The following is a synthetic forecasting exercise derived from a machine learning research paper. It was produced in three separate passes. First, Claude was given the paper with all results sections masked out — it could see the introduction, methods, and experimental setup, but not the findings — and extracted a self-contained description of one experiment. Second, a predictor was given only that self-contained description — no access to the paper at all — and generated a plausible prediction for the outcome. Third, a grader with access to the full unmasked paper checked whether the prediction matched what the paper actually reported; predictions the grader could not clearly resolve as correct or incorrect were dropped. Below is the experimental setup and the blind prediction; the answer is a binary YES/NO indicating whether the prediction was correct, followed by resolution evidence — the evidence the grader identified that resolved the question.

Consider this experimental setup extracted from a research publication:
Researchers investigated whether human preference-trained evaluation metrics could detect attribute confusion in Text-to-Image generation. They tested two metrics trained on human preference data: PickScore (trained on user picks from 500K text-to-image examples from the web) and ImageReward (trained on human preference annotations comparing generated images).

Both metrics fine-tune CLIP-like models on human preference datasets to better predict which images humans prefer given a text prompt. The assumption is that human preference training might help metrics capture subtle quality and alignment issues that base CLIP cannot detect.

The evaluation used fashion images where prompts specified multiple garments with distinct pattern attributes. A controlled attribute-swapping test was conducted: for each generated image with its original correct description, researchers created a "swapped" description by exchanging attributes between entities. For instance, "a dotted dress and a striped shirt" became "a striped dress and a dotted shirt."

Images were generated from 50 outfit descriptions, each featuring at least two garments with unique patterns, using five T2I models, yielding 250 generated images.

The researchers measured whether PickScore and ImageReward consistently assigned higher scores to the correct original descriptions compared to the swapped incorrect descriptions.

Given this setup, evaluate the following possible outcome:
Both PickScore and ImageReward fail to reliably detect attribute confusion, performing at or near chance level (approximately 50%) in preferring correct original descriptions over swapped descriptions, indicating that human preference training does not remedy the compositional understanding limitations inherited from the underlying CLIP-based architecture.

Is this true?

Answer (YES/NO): NO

=======

Task to carry out
Starting from the line that contains "Images were generated", transcribe each line to the end of the records above. Please add nothing.

Answer below
Images were generated from 50 outfit descriptions, each featuring at least two garments with unique patterns, using five T2I models, yielding 250 generated images.

The researchers measured whether PickScore and ImageReward consistently assigned higher scores to the correct original descriptions compared to the swapped incorrect descriptions.

Given this setup, evaluate the following possible outcome:
Both PickScore and ImageReward fail to reliably detect attribute confusion, performing at or near chance level (approximately 50%) in preferring correct original descriptions over swapped descriptions, indicating that human preference training does not remedy the compositional understanding limitations inherited from the underlying CLIP-based architecture.

Is this true?

Answer (YES/NO): NO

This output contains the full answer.